TF: You are performing at the Edinburgh Fringe this year, how exciting?
Super exciting! We’ve been making work for years, but for a long time we didn’t think we’d be able to take a show up to Edinburgh. It’s always presented as the Holy Grail of industry showcases, but taking a show up takes a lot of time, resources and ultimately – money.
However, thanks to the support of a lot of people (particularly Oxford Playhouse, Bedlam Theatre and several productions worth of Theatre Tax Refund) we’re finally able to bring our show about class and social mobility up to the place where all the gatekeepers go…
This show has been in development for over three years now, we’re really proud of it, and we hope we’ve got it honed and ready for Edinburgh audiences.
TF: Standard:Elite certainly sounds interesting, what is the premise?
Standard:Elite is a piece of interactive theatre looking at class, privilege and social mobility. It splits its audience into two groups. ‘Standards’ play games to help tell the story, while ‘Elites’ get special treatment – given comfier chairs, free cake, and the power to change the course the story takes. Standards who compete in games then get to become Elites themselves.
It’s an irreverent, anarchic take on the subject, which plays fast and loose with the rules of theatre, but always focuses on our audience just having a great time. All audience participation is voluntary, and you’ll never be asked to do anything you don’t want to do. You can start your own class war, smuggle illicit goods across borders, shout ‘Objection!’ in court, or just sit unharassed and watch the story unfold.
We’ve been touring the country with it, and have been fortunate enough to win the awards for ‘Best New Writing’ at the Greater Manchester Fringe, and ‘Best Newcomer’ at the Brighton Fringe. It’s been absolutely amazing to get such a positive response from a wide range of audiences, and we hope that we’ve created something that’s a good laugh and a great night out, while also delivering an important message about the myths of social mobility and realities of class discrimination.
TF: And what drove the project, where did your influences lie?
Class has been a recurring theme in our work, but for a long time we’ve wanted to make something that takes these issues head on.
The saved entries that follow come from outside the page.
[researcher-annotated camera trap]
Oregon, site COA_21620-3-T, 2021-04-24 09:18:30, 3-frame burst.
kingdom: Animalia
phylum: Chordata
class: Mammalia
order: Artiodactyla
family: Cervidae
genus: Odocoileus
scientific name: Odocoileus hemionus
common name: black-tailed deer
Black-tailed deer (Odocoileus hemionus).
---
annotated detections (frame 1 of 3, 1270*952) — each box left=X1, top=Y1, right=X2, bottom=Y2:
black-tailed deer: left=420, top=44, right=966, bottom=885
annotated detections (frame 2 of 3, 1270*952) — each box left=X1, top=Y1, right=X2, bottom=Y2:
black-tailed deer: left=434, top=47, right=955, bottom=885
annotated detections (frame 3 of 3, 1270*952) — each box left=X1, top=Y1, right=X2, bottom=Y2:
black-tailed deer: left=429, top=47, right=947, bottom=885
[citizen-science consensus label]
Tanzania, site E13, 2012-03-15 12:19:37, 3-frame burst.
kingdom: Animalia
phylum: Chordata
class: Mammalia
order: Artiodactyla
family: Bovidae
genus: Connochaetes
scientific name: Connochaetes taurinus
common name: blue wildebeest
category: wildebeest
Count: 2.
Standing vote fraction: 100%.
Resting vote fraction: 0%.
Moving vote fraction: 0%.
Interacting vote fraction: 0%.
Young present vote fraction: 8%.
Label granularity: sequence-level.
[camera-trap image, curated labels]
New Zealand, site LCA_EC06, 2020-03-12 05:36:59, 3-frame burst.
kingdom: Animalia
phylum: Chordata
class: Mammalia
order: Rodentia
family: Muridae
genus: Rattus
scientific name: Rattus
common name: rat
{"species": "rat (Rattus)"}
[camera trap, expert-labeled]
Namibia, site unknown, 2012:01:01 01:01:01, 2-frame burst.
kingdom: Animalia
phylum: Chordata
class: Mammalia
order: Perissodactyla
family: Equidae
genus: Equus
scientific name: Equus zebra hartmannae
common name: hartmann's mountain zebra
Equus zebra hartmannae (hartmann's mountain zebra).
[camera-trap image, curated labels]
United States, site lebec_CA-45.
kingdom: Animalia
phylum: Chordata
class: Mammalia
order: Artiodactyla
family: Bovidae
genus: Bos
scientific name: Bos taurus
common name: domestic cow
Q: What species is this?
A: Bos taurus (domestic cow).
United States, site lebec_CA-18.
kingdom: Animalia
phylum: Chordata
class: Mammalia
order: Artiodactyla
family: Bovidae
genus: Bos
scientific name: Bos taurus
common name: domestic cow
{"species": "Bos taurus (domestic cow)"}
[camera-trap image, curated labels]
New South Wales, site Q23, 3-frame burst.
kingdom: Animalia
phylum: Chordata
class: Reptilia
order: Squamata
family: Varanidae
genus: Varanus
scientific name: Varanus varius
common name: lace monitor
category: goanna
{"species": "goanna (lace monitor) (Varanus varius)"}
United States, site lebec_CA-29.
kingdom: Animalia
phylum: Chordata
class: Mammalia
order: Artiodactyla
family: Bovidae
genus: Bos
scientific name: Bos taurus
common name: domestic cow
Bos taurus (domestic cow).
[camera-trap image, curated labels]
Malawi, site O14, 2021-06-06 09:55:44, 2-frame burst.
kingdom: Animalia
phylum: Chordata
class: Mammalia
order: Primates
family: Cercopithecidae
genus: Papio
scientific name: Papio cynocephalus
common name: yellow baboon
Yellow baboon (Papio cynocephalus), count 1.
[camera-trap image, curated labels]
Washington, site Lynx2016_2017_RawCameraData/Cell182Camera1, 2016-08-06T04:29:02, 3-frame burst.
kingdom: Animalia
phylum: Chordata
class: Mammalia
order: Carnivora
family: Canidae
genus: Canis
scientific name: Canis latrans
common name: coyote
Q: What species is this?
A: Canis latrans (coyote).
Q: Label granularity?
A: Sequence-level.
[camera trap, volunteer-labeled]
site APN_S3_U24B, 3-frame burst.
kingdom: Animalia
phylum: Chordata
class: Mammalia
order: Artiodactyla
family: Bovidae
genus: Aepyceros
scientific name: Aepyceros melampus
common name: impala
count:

We’ve also long had a problem with tiered seating and ticketing, where different members of the same audience can pay more money to have a better experience. We wanted to take this concept and push it to an extreme, while also turning it on its head and seeing how we could make audiences explore these social dynamics while being complicit in creating them.
We also thought that all sounded a bit heavy, so we put in bits where you could throw stuff at each other, and a talking duck.
TF: Have you been to the Fringe before, is there anything you are keen to see whilst in Edinburgh?
This is our first time bringing work to the Fringe, but half of the company have also never visited the Fringe at all! We hope to see as much as we can, but there’s a few shows we’re particularly looking forward to. First a shout-out to our fellow shows supported by the Oxford Playhouse – Kuumba Nia Arts’ Sold and Doug Crossley’s Give Me One Moment In Time (both showing at the Pleasance).
On the same subject matter we’re exploring, we’re really intrigued to see Scottee’s Class at Roxy Assembly.
Comedy-wise there’s the inimitable Joz Norris with his new show Joz Norris Is Dead. Long Live Mr Fruit Salad. (showing at Heroes @ The Hive)
And we also can’t wait to see John Robertson’s ‘live-action video game’ The Dark Room at the Gilded Balloon.
TF: And what are your future plans beyond Standard:Elite?
As well as seeing where else Standard:Elite can take us, we’ve also been working on our new show Drawing the Line – another interactive show which gets its audience to compete with each other for resources to create two entirely new nations from scratch.
This show was the flagship commission for The Albany’s ‘Rebels’ season, where we created entirely new worlds with audiences in Deptford. Our new citizens got to wave flags, build cities, sing their national anthem, and even defend their nation on the battlefield as we interrogated the ideas of nationhood and citizenship, and asked how far they were willing to go to defend their borders, and protect what they’d created.
We’ll be looking to tour Drawing the Line around the UK in 2020, so keep an eye out for us near you in the future!